Metallicities are not so well reproduced without a strong metallicity prior (small uncertainty in the observed value). Even then, there is an apparent preferences for some stars to prefer metallicities around [Fe/H] $= -0.15$ dex. There is also a slight systematic shift of the inferred metallicities toward higher values. This is not necessarily indicative of a complete failure of the models to reproduce the observed values, as we must also be concerned with the present day metallicity, not the proto-stellar metallicity, which is inferred from the models. Due to gravitational settling and various diffusion processes, we should expect a marginally higher metallicity value among the proto-stellar values by upward of 0.05 dex. Unfortunately, the expected offset is temperature dependent, as it is a strong function of the depth of the convection zone and the temporal evolution of the surface convection zone depth. Fully convective stars, for example, are not expected to be affected by diffusive process as the timescale for mixing by the convection zone is orders of magnitude shorter. Nevertheless, as can be seen in the left-most panel, the models (if given the opportunity) will prefer significantly higher metallicity values, which should be seen as a potential issue among the models.

Masses inferred from the three data sets may also be compared.


In [4]:
fig, axes = plt.subplots(1, 2, figsize=(10, 5))

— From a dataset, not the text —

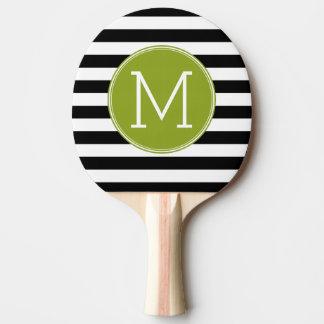 Black and White Striped Pattern Green Monogram Ping Pong Paddle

# set axis labels and plot one-to-one line
for ax in axes:
    ax.set_xlabel('Inferred Mass ($M_{\odot}$), weak prior', fontsize=18.)
    ax.set_xlim((0.0, 1.0))
    ax.set_ylim((0.0, 1.0))
    ax.plot( np.arange(0.0, 1.01, 0.5), np.arange(0.0, 1.01, 0.5), '--', lw=2, color='#444444')
axes[0].set_ylabel('Inferred Mass ($M_{\odot}$), strong prior', fontsize=18.)
axes[1].set_ylabel('Inferred Mass ($M_{\odot}$), no $T_{\\rm eff}$', fontsize=18.)

# plot masses
axes[0].plot(FeH_weak[:, 0], FeH_strong[:, 0], 'o', color='#4682B4')
axes[1].plot(FeH_weak[:, 0], no_Teff[:, 0], 'o', color='#4682B4')


Out[4]:
[<matplotlib.lines.Line2D at 0x10c3486d0>]

In general, masses estimates are consistent among all three trials. Masses inferred in the weak metallicity prior trial are systematically higher than those in the other two trials, but not by a large margin. Issues arise in the vicinity of $0.80 M_{\odot}$, with the strong metallicity prior and no $T_{\textrm{eff}}$ trials showing a propensity for stars to have masses around $0.77 M_{\odot}$. This propensity does not appear to exist under the weak metallicity prior. While the effective temperature is a derived quantity, results of trials adopting an effective temperature prior appear to derive more reliable results that are devoid of a pile up in the $0.80 M_{\odot}$ vicinity. Masses above that threshold are most certainly expected, particularly in the case of Gl 559 B ($\alpha$ Cen B), which has an expected mass of approximately $0.92±0.02 M_{\odot}$. Unfortunately, none of the various trials were able to recover this mass within the $1\sigma$ limit.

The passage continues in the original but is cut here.